In addition, certain marketing practices, including off-label promotion, may also violate certain federal and state health regulatory fraud and abuse laws as well as false claims laws, including the civil False Claims Act. Suits filed under the civil False Claims Act, known as “qui tam” actions, can be brought by any individual on behalf of the government and such individuals, commonly known as “whistleblowers,” may share in any amounts paid by the entity to the government in fines or settlement. The filing of qui tam actions has caused a number of pharmaceutical, medical device and other healthcare companies to defend a civil False Claims Act action. When an entity is determined to have violated the civil False Claims Act, it may be required to pay up to three times the actual damages sustained by the government, plus civil penalties for each separate false claim.

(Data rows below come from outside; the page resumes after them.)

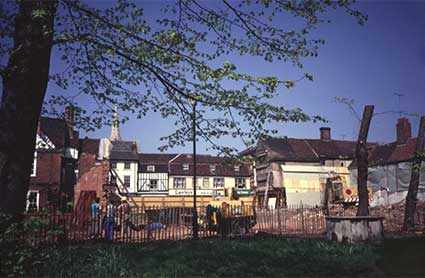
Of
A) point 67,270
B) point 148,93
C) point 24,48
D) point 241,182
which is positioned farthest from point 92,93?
point 241,182

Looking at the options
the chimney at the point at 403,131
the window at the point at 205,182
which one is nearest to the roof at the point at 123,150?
the window at the point at 205,182

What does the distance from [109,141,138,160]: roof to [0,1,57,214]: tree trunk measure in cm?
5202

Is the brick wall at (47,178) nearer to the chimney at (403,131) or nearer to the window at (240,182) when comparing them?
the window at (240,182)

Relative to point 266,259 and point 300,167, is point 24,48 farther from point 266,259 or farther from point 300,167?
point 300,167

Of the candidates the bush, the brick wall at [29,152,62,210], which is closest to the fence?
the bush

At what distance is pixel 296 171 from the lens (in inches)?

If our operations are found to be in violation of any of the laws described above or any other governmental regulations that apply to us, we, or our officers or employees, may be subject to penalties, including administrative civil and criminal penalties, damages, fines, withdrawal of regulatory approval, the curtailment or restructuring of our operations, the exclusion from participation in Medicare, Medicaid and other federal and state healthcare programs, individual imprisonment, contractual damages, reputational harm, diminished profits and future earnings, additional reporting requirements and oversight if we become subject to a corporate integrity agreement or similar agreement to resolve allegations of non-compliance with these laws, any of which could adversely affect our ability to sell our products or operate our business and also adversely affect our financial results. Defending against any such actions can be costly, time-consuming and may require significant financial and personnel resources. Therefore, even if we are successful in defending against any such actions that may be brought against us, our business may be impaired.

Numerous federal and state laws, including state security breach notification laws, state health information privacy laws and federal and state consumer protection laws, govern the collection, use and disclosure of personal information. Other countries also have, or are developing, laws governing the collection, use and transmission of personal information. In addition, most healthcare providers who may be expected to prescribe our products and from whom we may obtain patient health information are subject to privacy and security requirements under the federal Health Insurance Portability and Accountability Act of 1996, or HIPAA. Although we are not directly subject to HIPAA, we could be subject to criminal penalties if we knowingly obtain individually identifiable health information from a HIPAA-covered entity in a manner that is not authorized or permitted by HIPAA. The legislative and regulatory landscape for privacy and data protection continues to evolve, and there has been an increasing amount of focus on privacy and data protection issues with the potential to affect our business, including recently enacted laws in a majority of states requiring security breach notification. These laws could create liability for us or increase our cost of doing business. International laws, such as the EU Data Privacy Directive and Swiss Federal Act on Data Protection, regulate the processing of personal data within Europe and between European countries and the United States. Failure to provide adequate privacy protections and maintain compliance with safe harbor mechanisms could jeopardize business transactions across borders and result in significant penalties.
 
Current healthcare laws and regulations and future legislative or regulatory reforms to the healthcare system may negatively affect our revenues and prospects for profitability.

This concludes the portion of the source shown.